Baillieu’s expensive stamp duty cut makes life harder for first home buyers; plans to more than double it.

Oh, there’s a surprise. The massive hit to Victoria’s budget that was Baillieu’s stamp duty cut has, exactly as we predicted, utterly failed to make life any easier for first home buyers:

Duty cut fails to help first home buyers

…The number of first-time buyers entering the market has fallen to its lowest level in seven years despite the 20 per cent discount becoming available about five months ago.

New figures also show the savings on offer – amounting to $5800 on a house at the median price of $565,000 – have been cancelled out by price rises in the city’s more affordable areas over the past year.

And there were some people who didn’t grasp how a stamp duty cut could result in housing being less affordable?

But don’t let its utter failure to help housing affordability stop Baillieu from throwing more money at it:

Slashing stamp duty for first home buyers is one of the cornerstones of the Baillieu government’s plans to improve housing affordability, with the cut set to increase from 20 per cent to 50 per cent by 2014.

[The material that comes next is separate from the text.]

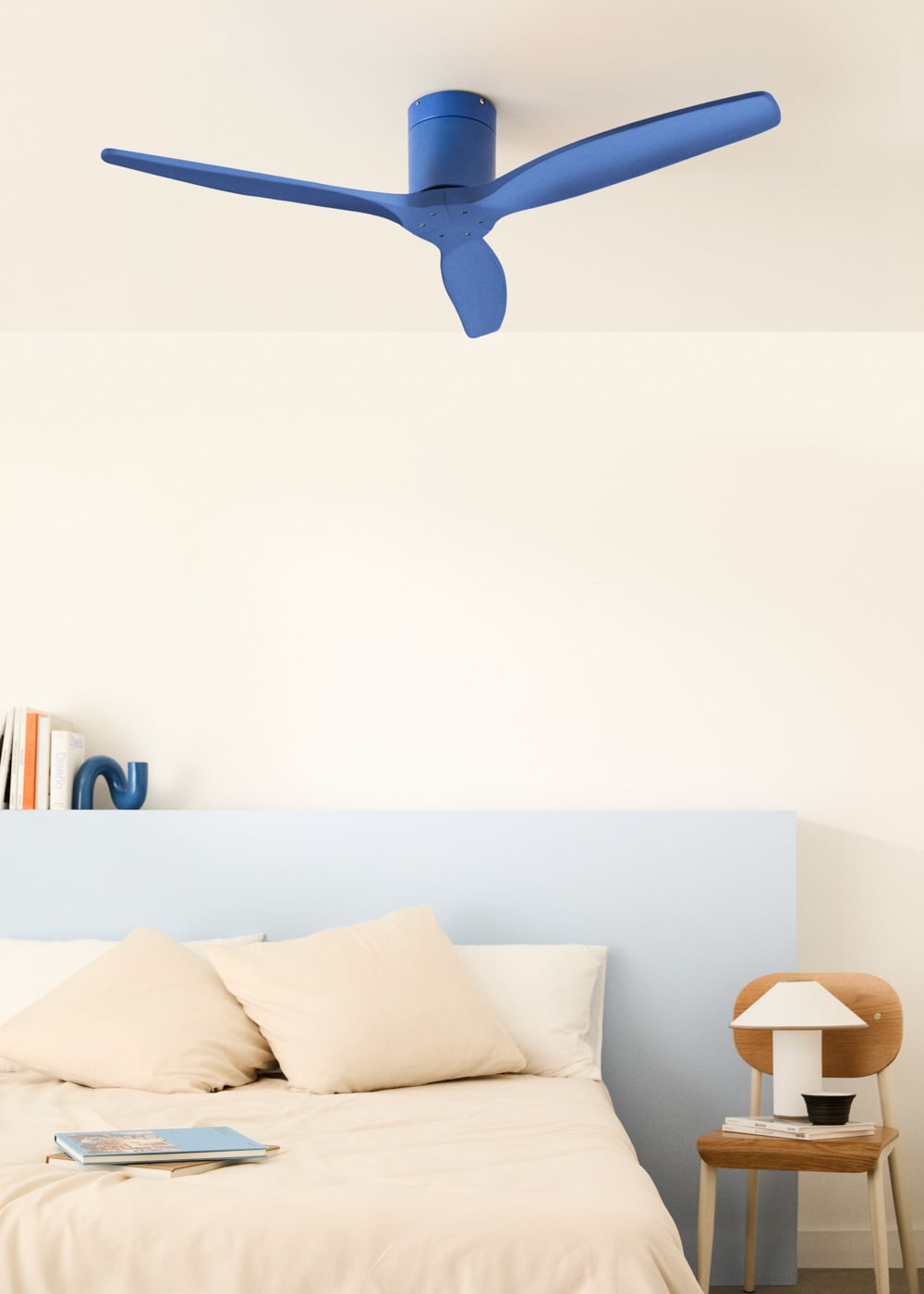 Un ventilador de techo azul sobre una cama con almohadas beige y libros.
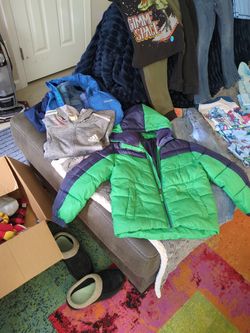Kids Green puffer jacket and several outfits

So that’s even more money from schools and hospitals to make property developers and real estate agents rich and push housing even further out of the reach of young Victorians.

Well done, people who voted for a Baillieu government.

3 responses to “Baillieu’s expensive stamp duty cut makes life harder for first home buyers; plans to more than double it.

  1. In fairness, I think you’ll find that first home buyers and holding off due to the falling market – there are likely many that only entered due to the stamp duty cuts.

  2. If at first you don’t succeed, do the same thing again, it might work next time.

  3. these cuts are baffling. anyone would think Baillieu had a $463 million property trust or something.